----- Selected excerpt

The journey was to take only about 4 hours but after about two hours in the continuous rain we pulled into a car park and both the driver and our fellow passenger shot out of the car. It soon became clear that it was around 7:30pm and the fasting of Ramadan had just finished for that day. This meant the driver was probably dying for food, hence his haste to get some. We followed them and decided to eat as well. It was great to see so many people eating together at the same time, everyone (other than us) fasting since 5:30am. i was glad to experience Ramadan first hand and see how the people eat when the fasting is over. At our table was a Malaysian girl who was not fasting but happened to be eating at this time anyway (she said she often fasts for fun with her friends though). It would be interesting if I could challenge myself to fast like this, if only for one day, but I fear my experience of food in Asia will never allow me to stop eating.

Eventually we arrived in Penang and the driver was kind enough to drop us off at a hostel he recommended (although he probably got some commission). Initially I didn’t want to stay there as it was £5 a night but James convinced me to stay, and I was glad I did. Firstly, the bedrooms were amazing, similar to the capsules I have seen and heard about but looked a lot more comfortable. It turned out the hostel was only 3 days old, and it seemed like it. Everything was very new. something that was new to us as well was the showers, they were hot! For the first time since….I don’t know….I actually don’t know, we had showers that were more than luke warm. I didn’t want to leave the shower but had to because the ‘big game’ was about to start and the hostel was playing it. Arsenal were playing Man Utd, or at least were meant to.

In the end I had to sit through a massacre. Initially everything was going well as I sat next to a Korean Man utd fan. Then James joined us and Man Utd scored. James returned downstairs. When he came back Arsenal immediately missed a penalty. If I needed someone to blame it was going to be James. But even he couldn’t be to blame for the 8-2 defeat (which wasn’t helped by the South African who decided to offer his own commentary throughout the second half. I went to bed in a huff a little later :P. Still even losing 8-2 to Man Utd couldn’t spoil a week to be remembered. Malaysia seems to be another great choice.

----------

#### [Task details]
Can you carry on the Penang travel blog after its last sentence? The listing is separate material with no tie to the Penang travel blog.

----- Collected data

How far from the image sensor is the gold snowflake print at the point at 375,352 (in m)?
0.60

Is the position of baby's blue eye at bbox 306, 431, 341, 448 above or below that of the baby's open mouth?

----------

#### [Result below]
Week 21: Vietnam part 3

15/08/2011: Day 36

Despite the late night events of the previous night we had a boat trip booked early this morning. This was billed as one of the highlights of Nah Trang and didn’t disappoint. We were just hoping that we wouldn’t be landed with the unfortunate coincidence of having out dorm mates with us in the day.

We were lucky that no one else in our dorm showed any signs of movement as we left for our tour. As we went downstairs to grab some breakfast before our pick-up arrived we once again bumped into Catherine. she has, up until now, been a couple of days behind us in terms of our location, but thanks to James’ correspondence with her she was able to find our hostel and book into the same boat trip as us.

As it turned out our boat trip featured a fantastic group of people of various nationalities; German, Canadian, Danish, Venezeualan, Spanish, Chilien, Vietnamese, American, Dutch and of course us English. What was even better was that they were all in high spirits, except the German.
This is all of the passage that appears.